>> Start Excerpted passage

In many instances, the economic benefits of tourism are much more sustainable than the economic gains generated from uses of the host region for other industries. The Wet Tropics World Heritage Area in northern Queensland provides an example of where tourism has replaced an environmentally destructive industry, logging, and proven to be much more ecologically and economically sustainable. See image 2
Major impacts of tourism - the physical environment
Often there is a fine line between what people consider to be positive and negative in terms of tourism's impacts upon Australia's physical environments. While stopping tourism altogether would now be unfeasible, minimising its impacts and striking a balance between economic gains and environmental conservation, is something that should be worked towards.
There are many examples of tourism having impacted negatively on the physical environment. Over-development along coastal strips (such as the Gold Coast in Queensland) has created ecological problems for many of Australia's beautiful beaches. Plants and shrubs have been removed from rainforests to make room for walking trails. Recreational activities such as four-wheel driving have destroyed sand dunes and vegetation, and bottom-trawling in the Great Barrier Reef has had adverse effects on biodiversity. Visitors have dumped non-biodegradable rubbish into previously unspoilt ecosystems, the construction of sea walls and marinas for the benefit of humans has disrupted natural erosion processes of marine and estuarine environments, and the growing presence of humans in remote areas lacking infrastructure has caused significant waste management problems. These are just a few of the negative effects that increased human traffic caused by tourism has had on Australia's natural environment.
In its capacity to raise awareness of issues of environmental concern, tourism also has many positive benefits for the physical environment. Encouraging people to see things first-hand is a very effective way of promoting environmental conservation. In this way, the environmentalist movement and the tourism industry have fuelled each other in a beneficial way over the past few decades, which is when tourism started to become much more environmentally friendly. While the environmentalist movement has generated more interest in areas of natural significance and made people want to experience things in real-life situations, tourism has generated more understanding of the beauty of our natural world, which has made people feel more strongly about protecting it. The relationship between environmental conservation and tourism could therefore be described as one of symbiosis, which means they have formed a bond based upon mutual benefit and dependence.

>> End Excerpted passage

**Prompt A:**
In the entries starting at the line that contains "How far removed" and ending at the line that contains "How far is (x=184, y=425)", swap "red brick" for "gray stone" and give those lines back with nothing else altered.
The entries that follow come from a separate source and are unrelated to the passage on tourism above.

>> Start Raw records

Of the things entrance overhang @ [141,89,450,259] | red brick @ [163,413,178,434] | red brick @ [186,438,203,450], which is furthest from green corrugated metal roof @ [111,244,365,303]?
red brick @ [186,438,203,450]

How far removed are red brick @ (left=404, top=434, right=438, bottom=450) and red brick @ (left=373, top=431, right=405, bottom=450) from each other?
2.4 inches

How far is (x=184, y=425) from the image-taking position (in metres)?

>> End Raw records
>> Start Raw records

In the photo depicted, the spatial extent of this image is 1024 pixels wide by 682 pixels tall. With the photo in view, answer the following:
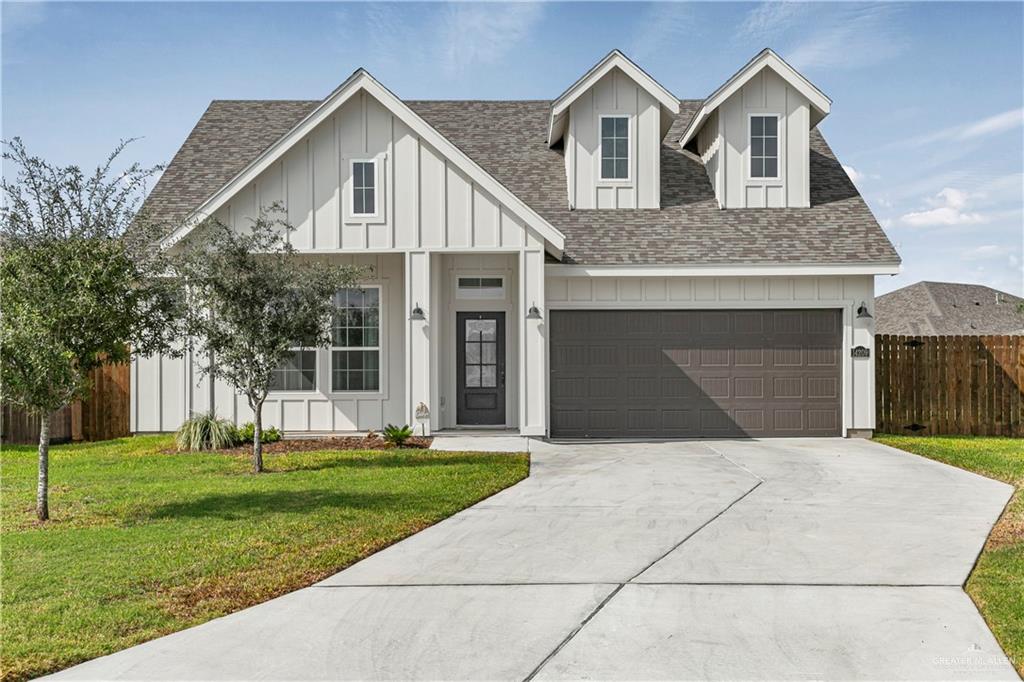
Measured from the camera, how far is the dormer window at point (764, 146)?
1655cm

>> End Raw records

**Prompt B:**
Answer these questions from the passage on tourism's environmental impacts:
(i) In the Wet Tropics World Heritage Area, which industry has tourism replaced?
(ii) Which recreational activity does the passage say has destroyed sand dunes and vegetation?
(iii) What term does the passage use for the relationship between environmental conservation and tourism?

**Correct answer A:**
How far removed are gray stone @ (left=404, top=434, right=438, bottom=450) and gray stone @ (left=373, top=431, right=405, bottom=450) from each other?
2.4 inches

How far is (x=184, y=425) from the image-taking position (in metres)?

**Correct answer B:**
(i) Logging.
(ii) Four-wheel driving.
(iii) Symbiosis.